#### Text shown
---+---
[DPE-4307] HA process interrupt tests #114

juditnovak · 2024-09-24T23:03:36Z

This change unites 2 tasks:

DPE-4307 [OpenSearch Dashboards][VM] - Testing - HA process interrupt tests
- HA tests are covering both OSD process intrrunpt and Opensearch Dashboards process interrupt
- An issues was discovered and fixed:
  - OSD "hanigng" (simulated by sending SIGSTOP to the node process) was not handled by the charm.
  - Healthcheck is extended, and a restart mechansim is added for the case when the application doesn't respond
DPE-5516 [OpenSearch Dashboards][VM][BUGFIX] Service unavailable until first update-status
- Reason:
  - I believe that the issue here was not to leave time for the service to establish, but triggering an update-status as soon as the process (i.e. snap level) was considered up.
- Fix:
  - A "grace period" was added, giving the application a chance to get back after a restart.
- Proof of functionality:
  - See earlier pipeline (not including the fix) with OSD showing regular Service unavailable status.
  - Gone on current 🟢 pipelines.

juditnovak · 2024-09-25T15:01:55Z

src/workload.py

-            return bool(self.dashboards.services[self.SNAP_APP_SERVICE]["active"]) and bool(
-                self.dashboards.services[self.SNAP_EXPORTER_SERVICE]["active"]
-            )
+            return bool(self.dashboards.services[self.SNAP_APP_SERVICE]["active"])


We had an ugly bug here. (@phvalguima is my witness :-) )

Reminder: OSD is a service that doesn't even come up (at all!) except in perfect conditions.
Meaning functional connection to Opensearch, etc. No, we do NOT even have a Status Page.
All we get is

The Prometheus Exproter process is very similar. It can't come up as long as there is no functional OSD available. It's failing right after re-start otherwise.

Now this resulted in an ugly, flaky behavior whenever OSD was considered active on a snap level -- yet the service was not running (for example: due to missing Opensearch connection). Meaning that the first part of the condition above was True -- while the 2nd part was True/False ... depending on the moment.

Debugging underlying data structures (representing snap service state):

The conclusion is this: we shouldn't check Prometheus Exporter state here.

One proposal could be to do it in a separate check. (I can propose a solution even in parallel on a separte branch. If we want to address the matter, it would be much nicer in a separate task.).
In my opinion, as long as we are not providing similar safety measures on Openserach (where monitoring is a WAY more crucial), it may be best to keep comlexity low and trus automatic snap restarts to cover Prometheus Exporter failures.

@juditnovak yes, I think we need to break the concepts: alive() here means the main service is up and running.

Mehdi-Bendriss

Thanks Judit - I have a minor comment regarding the check on the status as part of the charm logic.
---+---
#### Given instruction 1
In the rows starting at the line containing "What element of" and ending at the final row, swap "furthest" for "farthest". Return those lines with nothing else changed.

Dataset rows:
---+---
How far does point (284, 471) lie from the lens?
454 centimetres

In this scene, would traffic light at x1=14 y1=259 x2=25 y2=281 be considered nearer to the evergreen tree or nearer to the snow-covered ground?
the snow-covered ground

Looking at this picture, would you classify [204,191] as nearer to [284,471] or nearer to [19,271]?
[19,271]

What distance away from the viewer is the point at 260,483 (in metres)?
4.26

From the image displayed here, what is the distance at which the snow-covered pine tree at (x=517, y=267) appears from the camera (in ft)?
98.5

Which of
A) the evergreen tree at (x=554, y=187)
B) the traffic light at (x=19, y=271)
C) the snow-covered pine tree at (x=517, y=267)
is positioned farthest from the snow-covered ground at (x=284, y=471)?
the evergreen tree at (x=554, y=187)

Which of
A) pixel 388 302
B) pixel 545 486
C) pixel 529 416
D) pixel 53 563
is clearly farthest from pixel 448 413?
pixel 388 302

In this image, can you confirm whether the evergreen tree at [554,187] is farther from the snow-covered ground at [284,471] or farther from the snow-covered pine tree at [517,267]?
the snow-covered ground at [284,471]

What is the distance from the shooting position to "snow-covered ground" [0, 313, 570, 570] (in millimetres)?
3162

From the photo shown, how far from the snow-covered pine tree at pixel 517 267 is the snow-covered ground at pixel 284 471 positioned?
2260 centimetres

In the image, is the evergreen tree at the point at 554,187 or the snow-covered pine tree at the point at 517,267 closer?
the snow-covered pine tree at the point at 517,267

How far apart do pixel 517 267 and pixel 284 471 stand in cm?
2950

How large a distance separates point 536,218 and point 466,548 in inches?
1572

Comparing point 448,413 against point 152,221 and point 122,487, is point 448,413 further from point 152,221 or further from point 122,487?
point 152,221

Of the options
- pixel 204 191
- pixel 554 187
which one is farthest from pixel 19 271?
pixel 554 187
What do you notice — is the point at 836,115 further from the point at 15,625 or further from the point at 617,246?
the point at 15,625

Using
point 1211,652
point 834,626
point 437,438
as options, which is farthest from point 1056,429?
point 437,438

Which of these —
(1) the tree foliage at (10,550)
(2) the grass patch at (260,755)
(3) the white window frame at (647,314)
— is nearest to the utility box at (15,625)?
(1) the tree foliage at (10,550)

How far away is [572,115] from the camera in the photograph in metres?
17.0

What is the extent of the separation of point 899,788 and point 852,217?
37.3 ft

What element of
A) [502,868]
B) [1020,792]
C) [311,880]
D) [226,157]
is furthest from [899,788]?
---+---
#### Given instruction 2
According to the pull request thread, what was added to give the application a chance to get back after a restart?

#### Task response 1
What element of
A) [502,868]
B) [1020,792]
C) [311,880]
D) [226,157]
is farthest from [899,788]?

#### Task response 2
A "grace period."